De minister kan een kandidaat die een voltijdopleiding volgt aan een zeevaartschool, vrijstelling geven voor het onderdeel Engels, indien de kandidaat in het kader van zijn opleiding aan die zeevaartschool voor de toets op dit onderdeel ten minste een 6,0 heeft behaald.

Artikel 16

Bij een praktijkexamen heeft een kandidaat het examen met goed gevolg afgelegd indien de minister aan de hand van de door de erkende instelling verstrekte gegevens heeft vastgesteld dat de kandidaat ten aanzien van het betreffende over voldoende kennis bezit op het gebied van radiotechniek en de voorschriften.

Artikel 17

Voor deelname aan een examen als bedoeld in artikel 13 moet de kandidaat de leeftijd van elf jaar hebben bereikt.

Artikel 18

  • 1 De minister erkent op verzoek als geldige maritieme certificaten van bediening:

    • a. een certificaat van bediening dat conform ERC/DEC (99)01, ECC/REC (10)03 of ERC/REC 31-04 is afgegeven door of namens een land dat lid is van de CEPT en de genoemde internationale afspraken heeft geïmplementeerd; of

    • b. een certificaat van bediening dat conform het Regionaal akkoord is afgegeven door of namens een land dat het Regionaal akkoord met betrekking tot de radiocommunicatiedienst voor de binnenvaart heeft ondertekend en geïmplementeerd.

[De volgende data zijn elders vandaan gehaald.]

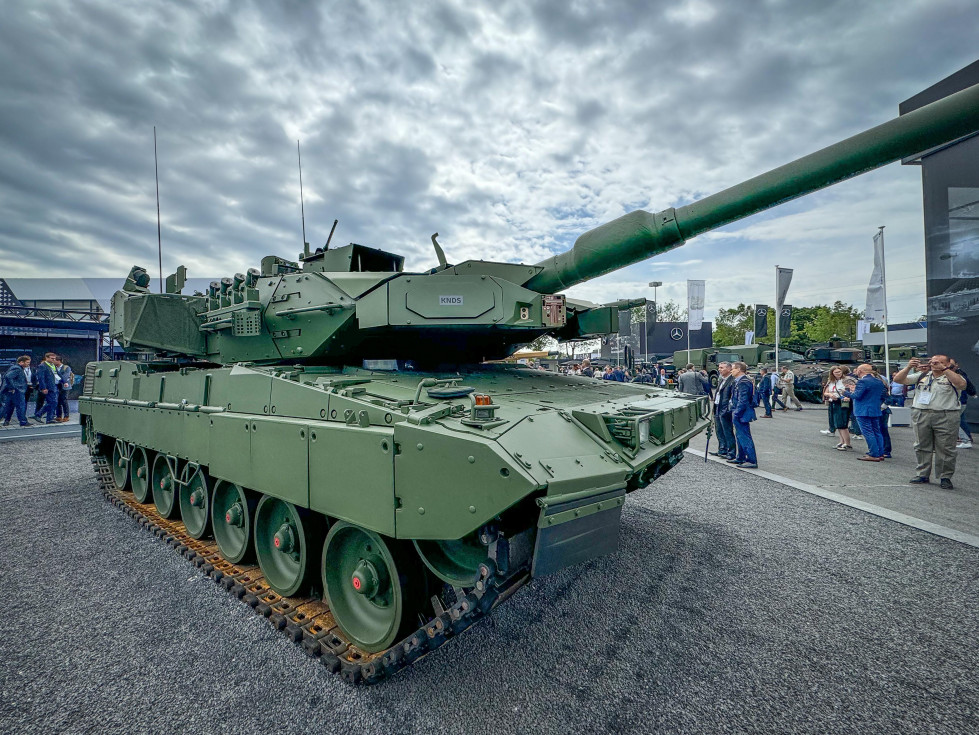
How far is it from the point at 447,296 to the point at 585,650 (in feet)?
9.26

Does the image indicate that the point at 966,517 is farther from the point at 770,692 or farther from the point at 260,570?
the point at 260,570

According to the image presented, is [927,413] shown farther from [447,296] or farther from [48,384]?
[48,384]

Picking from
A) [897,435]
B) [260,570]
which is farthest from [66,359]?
[897,435]

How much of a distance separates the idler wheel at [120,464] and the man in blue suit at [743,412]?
933 centimetres

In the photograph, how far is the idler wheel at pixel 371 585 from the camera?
3162mm

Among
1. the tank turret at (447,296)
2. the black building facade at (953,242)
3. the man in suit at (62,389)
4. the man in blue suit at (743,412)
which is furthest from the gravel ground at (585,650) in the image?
the man in suit at (62,389)

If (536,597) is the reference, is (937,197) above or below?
above

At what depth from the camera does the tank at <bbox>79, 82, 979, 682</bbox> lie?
8.82 feet

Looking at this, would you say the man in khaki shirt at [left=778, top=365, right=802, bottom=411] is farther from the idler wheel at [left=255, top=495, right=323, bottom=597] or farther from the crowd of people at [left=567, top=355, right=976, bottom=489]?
the idler wheel at [left=255, top=495, right=323, bottom=597]

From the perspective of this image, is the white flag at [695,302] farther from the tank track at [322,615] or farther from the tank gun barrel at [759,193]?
the tank track at [322,615]

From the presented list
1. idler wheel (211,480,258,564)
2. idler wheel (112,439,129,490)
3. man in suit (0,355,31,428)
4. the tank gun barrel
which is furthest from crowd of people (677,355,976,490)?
man in suit (0,355,31,428)

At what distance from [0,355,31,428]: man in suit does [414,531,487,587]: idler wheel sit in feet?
50.1

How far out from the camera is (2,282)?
80.3 ft

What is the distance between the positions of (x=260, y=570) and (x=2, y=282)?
99.6ft
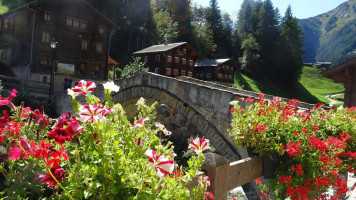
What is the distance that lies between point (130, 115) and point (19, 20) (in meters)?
20.1

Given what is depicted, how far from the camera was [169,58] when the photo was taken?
3669 centimetres

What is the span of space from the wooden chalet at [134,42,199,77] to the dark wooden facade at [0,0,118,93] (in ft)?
25.3

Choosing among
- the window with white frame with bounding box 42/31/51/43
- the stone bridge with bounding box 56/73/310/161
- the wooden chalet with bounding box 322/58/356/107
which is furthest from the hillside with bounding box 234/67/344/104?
the stone bridge with bounding box 56/73/310/161

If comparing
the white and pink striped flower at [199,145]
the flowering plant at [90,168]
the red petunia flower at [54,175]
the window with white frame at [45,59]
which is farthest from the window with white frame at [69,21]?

  • 2 Het verzoek wordt door de kandidaat schriftelijk onderbouwd ingediend bij de Rijksinspectie Digitale Infrastructuur van het Ministerie van Economische Zaken en Klimaat.

Paragraaf 4. Erkende instellingen

Artikel 19

  • 1 De minister kan op aanvraag instellingen erkennen waar kandidaten het praktijkexamen afleggen.

  • 2 De erkenning wordt afgegeven voor ten hoogste vijf jaar en is niet overdraagbaar.

  • 3 De minister kan op aanvraag een erkenning verlengen met een door hem te bepalen termijn die niet langer is dan vijf jaar.

Artikel 20

  • 1 De aanvraag heeft betrekking op één of meer praktijkexamensoorten.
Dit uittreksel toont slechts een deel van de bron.